VOCÊ CONHECE – MESMO – FRIDA KAHLO?  

Assim como Che Guevara e Marilyn Monroe, Frida Kahlo também virou ícone da cultura pop, multiplicando-se walterbenjaminiamente em camisetas, bolsas, bijuterias e todo tipo de bugiganga.  Porém (aliás, muito provavelmente), boa parte de quem veste a imagem de Frida sabe muito pouco de sua arte. Uma boa oportunidade de tentar peko menos minimizar essa lacuna artística é assistir ao documentário “Frida Kahlo, inédito o e exclusivo do Canal Curta.

A estreia foi ontem, 31/03, mas haverá reprises (confira no fim do texto).

Usando cartas escritas por Kahlo e a tecnologia mais recente, o documentário descodifica obras chave e revela as emoções profundas e o simbolismo singular de sua arte, resgatando sua voz e legado com profundidade inédita. As cores, técnicas e a criatividade são algumas das marcas de Frida Kahlo. Virtudes que construíram algumas das obras mais elogiadas do século XX, e que contam histórias profundas sobre sua vida, estão no doc.

Nascida na Cidade do México num momento de efervescência cultural, apesar das estruturas machistas e tradicionais, Frida demonstrava vocação para as artes desde a infância. Talento que começou a desenvolver depois de sofrer um acidente que afetou sua mobilidade, e com equipamentos adaptados à sua mobilidade reduzida

“Como meus temas sempre foram minhas sensações, meu estado de espírito e as reações profundas que a vida vinha produzindo em mim, objetifiquei tudo isso em retratos de mim mesma. O ato mais sincero e verdadeiro para expressar como me sentia”, explica em carta.
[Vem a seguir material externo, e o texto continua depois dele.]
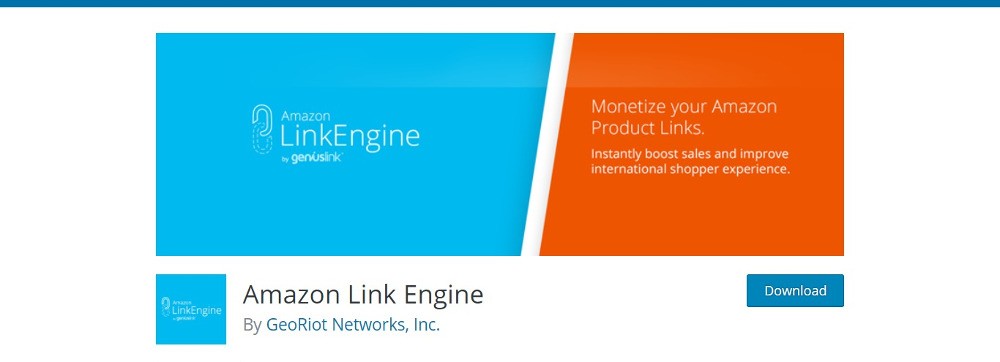 Amazon Link-Engine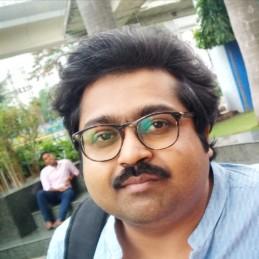 ANGSHUMAN CHATTERJEE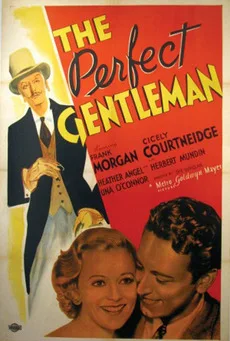 The Perfect Gentleman poster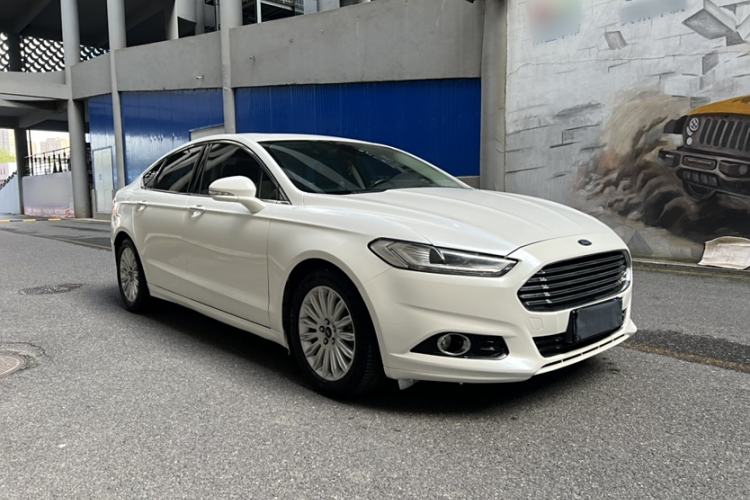 Used Ford Mondeo 2013 2.0L GTDi 200 Fashion Edition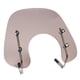 thumbnail image 1 of Parabrisas De Motocicleta Deflector De Viento De Acero Acrílico De Acero Para Primavera 50 125 150 Traseros Para Todo El Año, 1 of 7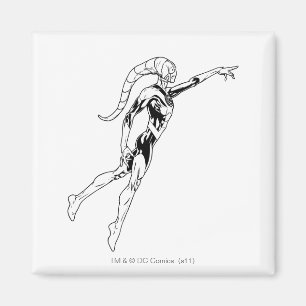 Blue Lantern 11 Magnet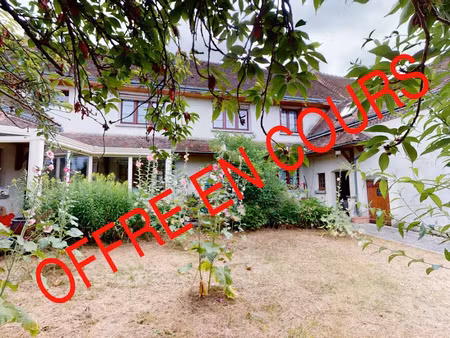 vente maison 5 pièces 130 m² à souancé-au-perche (28400)  143 775 €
Frida pintou mais de 150 obras, um terço delas de autorretratos. O documentário estuda algumas delas, como um dos seus primeiros quadros “Autorretrato com vestido de veludo”, de 1926, e o impactante “Hospital Henry Ford”, 1932, quando ela expõe as dores e aflições de um aborto sofrido enquanto vivia uma relação conturbada com Diego Rivera. Aliás, sobre ele ela escreve: “Houve dois grandes acidentes em minha vida: um foi o bonde. O outro o Diego. Diego foi, de longe, o pior”.

“É uma das primeiras obras que fez de Frida uma artista radical, ousada e única no gênero. A mulher nua tradicionalmente é retratada de uma forma bem específica na cama, mas Kahlo destrói essa tradição. Mostra a experiência dela com um aborto espontâneo, algo que nunca tinha sido exibido em lugar nenhum”, analisa a professora de História da Arte, Gannit Ankori.

O filme mostra como suas técnicas, ângulos, traços e símbolos recriavam suas experiências. Frida utilizava seu talento para reinterpretar episódios de sua vida de maneira mágica. Suas telas como “Duas Fridas”, de 1939, se tornaram referência na arte e sua coragem e liberdade a tornaram num símbolo de força e representatividade.